Work required
Give back every entry, copied exactly.

Exercise material
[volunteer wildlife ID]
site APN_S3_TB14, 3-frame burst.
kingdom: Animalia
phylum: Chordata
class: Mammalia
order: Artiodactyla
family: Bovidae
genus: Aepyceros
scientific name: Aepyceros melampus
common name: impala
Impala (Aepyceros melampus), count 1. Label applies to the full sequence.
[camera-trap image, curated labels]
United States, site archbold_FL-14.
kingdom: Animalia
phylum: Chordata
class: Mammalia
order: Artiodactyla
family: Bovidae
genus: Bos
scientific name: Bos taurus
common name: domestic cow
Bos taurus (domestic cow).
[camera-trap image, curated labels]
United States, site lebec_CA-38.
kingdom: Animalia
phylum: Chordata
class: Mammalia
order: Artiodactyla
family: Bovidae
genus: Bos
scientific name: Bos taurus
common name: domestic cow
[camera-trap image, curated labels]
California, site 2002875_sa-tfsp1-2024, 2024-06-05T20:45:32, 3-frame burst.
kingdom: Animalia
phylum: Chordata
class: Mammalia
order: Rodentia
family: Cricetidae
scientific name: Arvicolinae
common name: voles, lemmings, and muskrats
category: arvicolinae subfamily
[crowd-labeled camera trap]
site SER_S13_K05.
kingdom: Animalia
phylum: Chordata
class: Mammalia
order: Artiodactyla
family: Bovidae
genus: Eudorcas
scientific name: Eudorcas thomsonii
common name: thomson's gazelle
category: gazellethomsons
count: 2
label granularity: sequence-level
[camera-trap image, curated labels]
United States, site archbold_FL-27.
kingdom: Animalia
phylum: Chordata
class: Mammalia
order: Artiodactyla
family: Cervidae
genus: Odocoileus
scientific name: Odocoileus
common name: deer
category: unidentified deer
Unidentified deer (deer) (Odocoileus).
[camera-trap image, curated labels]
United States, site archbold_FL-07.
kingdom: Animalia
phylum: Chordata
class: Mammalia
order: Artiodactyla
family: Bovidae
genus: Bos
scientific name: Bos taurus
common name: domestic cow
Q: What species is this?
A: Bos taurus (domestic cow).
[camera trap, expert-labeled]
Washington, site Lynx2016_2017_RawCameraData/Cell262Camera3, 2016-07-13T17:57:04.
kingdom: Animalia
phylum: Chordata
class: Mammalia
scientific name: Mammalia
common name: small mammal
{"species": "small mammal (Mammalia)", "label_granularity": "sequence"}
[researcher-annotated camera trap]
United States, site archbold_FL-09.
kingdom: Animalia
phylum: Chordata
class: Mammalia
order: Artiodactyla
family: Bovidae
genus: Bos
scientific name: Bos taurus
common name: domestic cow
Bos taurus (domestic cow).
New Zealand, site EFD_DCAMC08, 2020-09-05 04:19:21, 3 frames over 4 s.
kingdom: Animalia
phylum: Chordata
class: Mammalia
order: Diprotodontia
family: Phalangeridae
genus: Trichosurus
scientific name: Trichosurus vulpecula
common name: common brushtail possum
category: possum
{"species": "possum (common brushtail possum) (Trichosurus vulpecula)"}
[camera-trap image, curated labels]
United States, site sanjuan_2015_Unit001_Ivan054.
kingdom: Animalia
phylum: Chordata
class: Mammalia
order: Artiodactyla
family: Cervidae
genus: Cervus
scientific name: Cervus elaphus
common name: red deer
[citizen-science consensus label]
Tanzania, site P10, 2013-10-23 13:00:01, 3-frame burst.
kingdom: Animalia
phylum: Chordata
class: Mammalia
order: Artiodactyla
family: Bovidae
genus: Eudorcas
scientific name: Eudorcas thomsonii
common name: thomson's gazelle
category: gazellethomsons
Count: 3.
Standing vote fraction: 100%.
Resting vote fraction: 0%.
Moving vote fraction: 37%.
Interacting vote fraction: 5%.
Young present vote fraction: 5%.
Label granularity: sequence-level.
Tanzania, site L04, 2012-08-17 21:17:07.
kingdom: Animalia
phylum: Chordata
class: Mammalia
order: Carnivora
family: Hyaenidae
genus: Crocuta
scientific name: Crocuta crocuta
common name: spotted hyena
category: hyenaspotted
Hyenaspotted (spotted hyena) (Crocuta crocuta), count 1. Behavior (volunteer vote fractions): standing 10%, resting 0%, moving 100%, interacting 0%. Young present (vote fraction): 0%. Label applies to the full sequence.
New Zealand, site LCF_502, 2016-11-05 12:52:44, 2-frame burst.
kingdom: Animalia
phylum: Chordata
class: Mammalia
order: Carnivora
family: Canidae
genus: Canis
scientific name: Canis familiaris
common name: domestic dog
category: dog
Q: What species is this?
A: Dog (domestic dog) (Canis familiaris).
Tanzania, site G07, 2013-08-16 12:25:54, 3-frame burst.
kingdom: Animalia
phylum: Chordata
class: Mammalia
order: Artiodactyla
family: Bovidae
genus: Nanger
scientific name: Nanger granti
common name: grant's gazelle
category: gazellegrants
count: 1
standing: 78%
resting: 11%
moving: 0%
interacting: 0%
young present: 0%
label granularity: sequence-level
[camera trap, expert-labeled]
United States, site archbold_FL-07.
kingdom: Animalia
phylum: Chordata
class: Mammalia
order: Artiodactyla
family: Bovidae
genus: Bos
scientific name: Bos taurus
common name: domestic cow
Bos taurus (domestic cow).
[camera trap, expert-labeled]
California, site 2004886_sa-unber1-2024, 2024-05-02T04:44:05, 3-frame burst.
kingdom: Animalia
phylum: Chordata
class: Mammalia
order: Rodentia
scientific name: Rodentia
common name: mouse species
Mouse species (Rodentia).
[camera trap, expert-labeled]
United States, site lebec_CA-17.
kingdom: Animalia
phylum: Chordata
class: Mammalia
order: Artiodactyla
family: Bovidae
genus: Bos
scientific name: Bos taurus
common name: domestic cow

Solution to this problem
[volunteer wildlife ID]
site APN_S3_TB14, 3-frame burst.
kingdom: Animalia
phylum: Chordata
class: Mammalia
order: Artiodactyla
family: Bovidae
genus: Aepyceros
scientific name: Aepyceros melampus
common name: impala
Impala (Aepyceros melampus), count 1. Label applies to the full sequence.
[camera-trap image, curated labels]
United States, site archbold_FL-14.
kingdom: Animalia
phylum: Chordata
class: Mammalia
order: Artiodactyla
family: Bovidae
genus: Bos
scientific name: Bos taurus
common name: domestic cow
Bos taurus (domestic cow).
[camera-trap image, curated labels]
United States, site lebec_CA-38.
kingdom: Animalia
phylum: Chordata
class: Mammalia
order: Artiodactyla
family: Bovidae
genus: Bos
scientific name: Bos taurus
common name: domestic cow
[camera-trap image, curated labels]
California, site 2002875_sa-tfsp1-2024, 2024-06-05T20:45:32, 3-frame burst.
kingdom: Animalia
phylum: Chordata
class: Mammalia
order: Rodentia
family: Cricetidae
scientific name: Arvicolinae
common name: voles, lemmings, and muskrats
category: arvicolinae subfamily
[crowd-labeled camera trap]
site SER_S13_K05.
kingdom: Animalia
phylum: Chordata
class: Mammalia
order: Artiodactyla
family: Bovidae
genus: Eudorcas
scientific name: Eudorcas thomsonii
common name: thomson's gazelle
category: gazellethomsons
count: 2
label granularity: sequence-level
[camera-trap image, curated labels]
United States, site archbold_FL-27.
kingdom: Animalia
phylum: Chordata
class: Mammalia
order: Artiodactyla
family: Cervidae
genus: Odocoileus
scientific name: Odocoileus
common name: deer
category: unidentified deer
Unidentified deer (deer) (Odocoileus).
[camera-trap image, curated labels]
United States, site archbold_FL-07.
kingdom: Animalia
phylum: Chordata
class: Mammalia
order: Artiodactyla
family: Bovidae
genus: Bos
scientific name: Bos taurus
common name: domestic cow
Q: What species is this?
A: Bos taurus (domestic cow).
[camera trap, expert-labeled]
Washington, site Lynx2016_2017_RawCameraData/Cell262Camera3, 2016-07-13T17:57:04.
kingdom: Animalia
phylum: Chordata
class: Mammalia
scientific name: Mammalia
common name: small mammal
{"species": "small mammal (Mammalia)", "label_granularity": "sequence"}
[researcher-annotated camera trap]
United States, site archbold_FL-09.
kingdom: Animalia
phylum: Chordata
class: Mammalia
order: Artiodactyla
family: Bovidae
genus: Bos
scientific name: Bos taurus
common name: domestic cow
Bos taurus (domestic cow).
New Zealand, site EFD_DCAMC08, 2020-09-05 04:19:21, 3 frames over 4 s.
kingdom: Animalia
phylum: Chordata
class: Mammalia
order: Diprotodontia
family: Phalangeridae
genus: Trichosurus
scientific name: Trichosurus vulpecula
common name: common brushtail possum
category: possum
{"species": "possum (common brushtail possum) (Trichosurus vulpecula)"}
[camera-trap image, curated labels]
United States, site sanjuan_2015_Unit001_Ivan054.
kingdom: Animalia
phylum: Chordata
class: Mammalia
order: Artiodactyla
family: Cervidae
genus: Cervus
scientific name: Cervus elaphus
common name: red deer
[citizen-science consensus label]
Tanzania, site P10, 2013-10-23 13:00:01, 3-frame burst.
kingdom: Animalia
phylum: Chordata
class: Mammalia
order: Artiodactyla
family: Bovidae
genus: Eudorcas
scientific name: Eudorcas thomsonii
common name: thomson's gazelle
category: gazellethomsons
Count: 3.
Standing vote fraction: 100%.
Resting vote fraction: 0%.
Moving vote fraction: 37%.
Interacting vote fraction: 5%.
Young present vote fraction: 5%.
Label granularity: sequence-level.
Tanzania, site L04, 2012-08-17 21:17:07.
kingdom: Animalia
phylum: Chordata
class: Mammalia
order: Carnivora
family: Hyaenidae
genus: Crocuta
scientific name: Crocuta crocuta
common name: spotted hyena
category: hyenaspotted
Hyenaspotted (spotted hyena) (Crocuta crocuta), count 1. Behavior (volunteer vote fractions): standing 10%, resting 0%, moving 100%, interacting 0%. Young present (vote fraction): 0%. Label applies to the full sequence.
New Zealand, site LCF_502, 2016-11-05 12:52:44, 2-frame burst.
kingdom: Animalia
phylum: Chordata
class: Mammalia
order: Carnivora
family: Canidae
genus: Canis
scientific name: Canis familiaris
common name: domestic dog
category: dog
Q: What species is this?
A: Dog (domestic dog) (Canis familiaris).
Tanzania, site G07, 2013-08-16 12:25:54, 3-frame burst.
kingdom: Animalia
phylum: Chordata
class: Mammalia
order: Artiodactyla
family: Bovidae
genus: Nanger
scientific name: Nanger granti
common name: grant's gazelle
category: gazellegrants
count: 1
standing: 78%
resting: 11%
moving: 0%
interacting: 0%
young present: 0%
label granularity: sequence-level
[camera trap, expert-labeled]
United States, site archbold_FL-07.
kingdom: Animalia
phylum: Chordata
class: Mammalia
order: Artiodactyla
family: Bovidae
genus: Bos
scientific name: Bos taurus
common name: domestic cow
Bos taurus (domestic cow).
[camera trap, expert-labeled]
California, site 2004886_sa-unber1-2024, 2024-05-02T04:44:05, 3-frame burst.
kingdom: Animalia
phylum: Chordata
class: Mammalia
order: Rodentia
scientific name: Rodentia
common name: mouse species
Mouse species (Rodentia).
[camera trap, expert-labeled]
United States, site lebec_CA-17.
kingdom: Animalia
phylum: Chordata
class: Mammalia
order: Artiodactyla
family: Bovidae
genus: Bos
scientific name: Bos taurus
common name: domestic cow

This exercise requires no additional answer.